Le nouveau Premier ministre, Gabriel Attal, ne cesse d’invoquer les classes moyennes depuis sa prise de fonction, insistant sur leur travail et leur « sentiment de donner beaucoup et de recevoir assez peu ». Une stratégie qui vise, à cinq mois des élections européennes, à convaincre ces électeurs de ne pas basculer vers le Rassemblement national. Tout en faisant oublier que les plus aisés restent les grands gagnants de la présidence d’Emmanuel Macron.

« Trop de Français doutent de notre pays, doutent d’eux-mêmes, doutent de notre avenir. Je pense en particulier aux classes moyennes, cœur battant de notre pays, artisans de la grandeur et de la force de notre nation française », a lancé, mardi 9 janvier, le nouveau Premier ministre Gabriel Attal, lors de la passation de pouvoir avec Élisabeth Borne.

« Ces femmes, ces hommes, ces familles qui se lèvent tous les matins pour aller travailler, qui peuplent notre territoire et que l’on n’entend pas souvent, mais qui sont toujours au rendez-vous de leurs responsabilités, a-t-il poursuivi. Cette classe moyenne qui travaille et qui finance, par son travail, nos services publics et notre modèle social. Ces Français qui, parfois, ne s’y retrouvent plus. »

Quelques heures plus tard, en visite dans le Pas-de-Calais, il s’adressait sur le même registre à une commerçante qui lui confiait son désarroi et son découragement face aux dégâts causés par les inondations dans le nord de la France : « Vous êtes l’incarnation de cette France qui travaille, laborieuse, qui se lève tôt le matin. »

Un discours qui n’est pas une nouveauté pour Gabriel Attal. Dans ses deux fonctions ministérielles, déjà, les classes moyennes ont systématiquement été mises en avant. Alors ministre des Comptes publics, il déclare, le 18 avril 2023 sur France Inter, vouloir « bâtir un plan Marshall pour les classes moyennes » avec « des mesures pour mieux vivre de son travail ». Quelques jours plus tard, il garantit que le budget 2024 comportera une « clause d’impact classes moyennes » pour mesurer l’effet des mesures du gouvernement sur les foyers concernés. La promesse n’est toutefois pas tenue. Aucune clause d’impact concernant les classes moyennes ne figure dans la loi de finances 2024.


Nommé à l’Éducation nationale en juillet, il présente le 29 août sa stratégie pour provoquer un « choc de confiance » à l’école. Il évoque alors ces Français de la classe moyenne « qui ne peuvent compter ni sur un gros patrimoine pour en tirer un revenu, ni sur la solidarité nationale pour s’en sortir », ceux qui « ne croient plus parfois en la promesse républicaine de l’école et qui ont parfois le sentiment de payer deux fois : une fois pour financer l’école publique, une autre fois pour les sacrifices parfois importants auxquels ils consentent pour payer une école privée à leurs enfants ».

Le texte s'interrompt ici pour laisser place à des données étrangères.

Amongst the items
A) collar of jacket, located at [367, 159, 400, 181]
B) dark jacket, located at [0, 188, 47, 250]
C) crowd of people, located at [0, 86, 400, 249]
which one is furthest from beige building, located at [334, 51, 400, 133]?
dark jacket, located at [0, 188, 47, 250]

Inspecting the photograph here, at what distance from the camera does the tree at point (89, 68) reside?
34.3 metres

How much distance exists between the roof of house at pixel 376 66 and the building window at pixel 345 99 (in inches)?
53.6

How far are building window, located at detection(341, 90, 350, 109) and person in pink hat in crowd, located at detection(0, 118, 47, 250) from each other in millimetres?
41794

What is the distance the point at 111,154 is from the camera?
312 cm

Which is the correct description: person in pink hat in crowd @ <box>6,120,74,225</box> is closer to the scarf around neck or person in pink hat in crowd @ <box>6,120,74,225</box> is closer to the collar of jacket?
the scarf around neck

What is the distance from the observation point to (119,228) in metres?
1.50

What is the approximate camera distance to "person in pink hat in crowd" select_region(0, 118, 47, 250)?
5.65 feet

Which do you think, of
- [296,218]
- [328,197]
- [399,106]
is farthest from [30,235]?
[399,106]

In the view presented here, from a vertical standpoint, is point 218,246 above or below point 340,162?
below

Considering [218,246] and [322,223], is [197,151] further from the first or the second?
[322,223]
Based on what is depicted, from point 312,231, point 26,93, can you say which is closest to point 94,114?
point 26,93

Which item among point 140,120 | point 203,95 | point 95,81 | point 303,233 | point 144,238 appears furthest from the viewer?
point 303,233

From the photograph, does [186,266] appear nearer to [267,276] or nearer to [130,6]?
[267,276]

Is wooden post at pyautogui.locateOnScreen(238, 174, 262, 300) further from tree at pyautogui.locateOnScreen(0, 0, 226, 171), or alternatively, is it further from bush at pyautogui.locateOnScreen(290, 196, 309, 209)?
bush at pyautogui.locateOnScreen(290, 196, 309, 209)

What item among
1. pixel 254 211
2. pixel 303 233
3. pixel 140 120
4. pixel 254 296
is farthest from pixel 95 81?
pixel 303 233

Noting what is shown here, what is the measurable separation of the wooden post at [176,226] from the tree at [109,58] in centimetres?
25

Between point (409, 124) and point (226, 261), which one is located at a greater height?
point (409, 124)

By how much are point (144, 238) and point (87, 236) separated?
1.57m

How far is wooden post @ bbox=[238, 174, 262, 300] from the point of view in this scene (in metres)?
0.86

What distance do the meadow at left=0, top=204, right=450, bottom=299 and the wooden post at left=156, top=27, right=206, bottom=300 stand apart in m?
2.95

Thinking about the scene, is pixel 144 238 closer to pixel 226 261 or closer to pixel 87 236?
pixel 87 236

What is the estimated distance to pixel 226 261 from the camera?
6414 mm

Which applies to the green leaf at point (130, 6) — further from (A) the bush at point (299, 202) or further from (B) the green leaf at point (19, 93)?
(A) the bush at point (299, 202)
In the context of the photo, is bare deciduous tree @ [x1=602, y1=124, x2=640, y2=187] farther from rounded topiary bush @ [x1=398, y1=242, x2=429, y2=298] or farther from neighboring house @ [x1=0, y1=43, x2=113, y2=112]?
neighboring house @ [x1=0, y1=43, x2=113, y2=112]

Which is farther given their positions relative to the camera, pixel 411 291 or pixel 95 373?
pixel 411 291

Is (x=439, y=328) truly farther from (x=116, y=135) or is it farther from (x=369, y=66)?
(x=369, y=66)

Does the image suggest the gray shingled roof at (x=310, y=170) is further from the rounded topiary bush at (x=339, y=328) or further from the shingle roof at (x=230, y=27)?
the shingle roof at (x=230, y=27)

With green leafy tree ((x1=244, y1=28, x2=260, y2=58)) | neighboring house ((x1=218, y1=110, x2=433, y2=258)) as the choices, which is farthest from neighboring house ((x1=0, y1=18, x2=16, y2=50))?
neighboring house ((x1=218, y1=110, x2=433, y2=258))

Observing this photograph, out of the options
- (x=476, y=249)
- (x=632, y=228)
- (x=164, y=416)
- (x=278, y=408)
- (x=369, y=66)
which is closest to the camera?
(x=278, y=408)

Le concept est d’ailleurs également utilisé par Emmanuel Macron au printemps dernier. Le 15 mai sur TF1, le président de la République promet d’ici à la fin du quinquennat « 2 milliards d’euros de baisses d’impôts pour les classes moyennes », « c’est-à-dire les Françaises et les Français qui travaillent dur, qui veulent bien élever leurs enfants et qui aujourd’hui, parce que le coût de la vie a monté, parce que la dynamique des salaires n’est pas toujours là, ont du mal à boucler la fin du mois ».

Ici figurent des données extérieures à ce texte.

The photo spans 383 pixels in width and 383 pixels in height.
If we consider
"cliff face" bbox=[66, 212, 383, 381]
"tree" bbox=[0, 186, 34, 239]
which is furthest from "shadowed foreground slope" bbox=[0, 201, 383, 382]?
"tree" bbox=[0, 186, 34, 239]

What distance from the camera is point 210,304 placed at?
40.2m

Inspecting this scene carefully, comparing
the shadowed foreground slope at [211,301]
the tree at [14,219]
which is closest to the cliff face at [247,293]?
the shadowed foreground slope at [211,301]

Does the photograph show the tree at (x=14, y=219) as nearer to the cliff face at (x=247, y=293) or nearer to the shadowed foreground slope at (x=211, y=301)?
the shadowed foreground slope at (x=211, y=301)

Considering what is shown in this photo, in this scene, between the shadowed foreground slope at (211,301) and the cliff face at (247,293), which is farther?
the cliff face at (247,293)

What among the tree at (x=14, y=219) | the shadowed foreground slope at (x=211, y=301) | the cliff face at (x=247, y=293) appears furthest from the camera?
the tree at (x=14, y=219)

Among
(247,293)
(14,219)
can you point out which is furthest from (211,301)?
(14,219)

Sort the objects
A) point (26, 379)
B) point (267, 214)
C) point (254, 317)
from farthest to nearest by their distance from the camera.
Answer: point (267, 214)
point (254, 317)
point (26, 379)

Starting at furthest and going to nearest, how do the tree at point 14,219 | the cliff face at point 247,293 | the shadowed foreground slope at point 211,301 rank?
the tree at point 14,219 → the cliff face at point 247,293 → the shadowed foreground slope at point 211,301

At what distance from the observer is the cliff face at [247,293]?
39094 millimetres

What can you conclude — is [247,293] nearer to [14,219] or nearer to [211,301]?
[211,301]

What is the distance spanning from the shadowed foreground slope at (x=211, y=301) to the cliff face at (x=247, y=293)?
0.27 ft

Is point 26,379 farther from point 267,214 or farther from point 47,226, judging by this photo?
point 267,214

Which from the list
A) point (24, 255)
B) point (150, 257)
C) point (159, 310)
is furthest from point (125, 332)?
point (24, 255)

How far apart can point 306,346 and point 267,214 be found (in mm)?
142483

Les classes moyennes, une catégorie très floue

Le message est passé. Il n’existe toutefois aucune définition précise des classes moyennes qui fasse l’unanimité. « Rassemblant, par définition, des agents en situation intermédiaire dans la hiérarchie sociale, sa composition dépend étroitement des groupes dominants et ‘inférieurs’ de la période historique considérée », écrit le sociologue Serge Bosc dans son livre « Sociologie des classes moyennes » (La découverte, 2008).

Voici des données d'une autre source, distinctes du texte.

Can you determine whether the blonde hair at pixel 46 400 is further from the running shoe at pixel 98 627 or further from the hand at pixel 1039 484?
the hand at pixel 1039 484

« Les classes moyennes, c’est là où il y a le plus de diversité dans les origines sociales, et dans les possibilités de destin des enfants. C’est le lieu où se font les passages entre le haut et le bas de la société », ajoute sur Public Sénat un autre sociologue, Éric Maurin, auteur avec Dominique Goux du livre « Les nouvelles classes moyennes » (Seuil, 2012).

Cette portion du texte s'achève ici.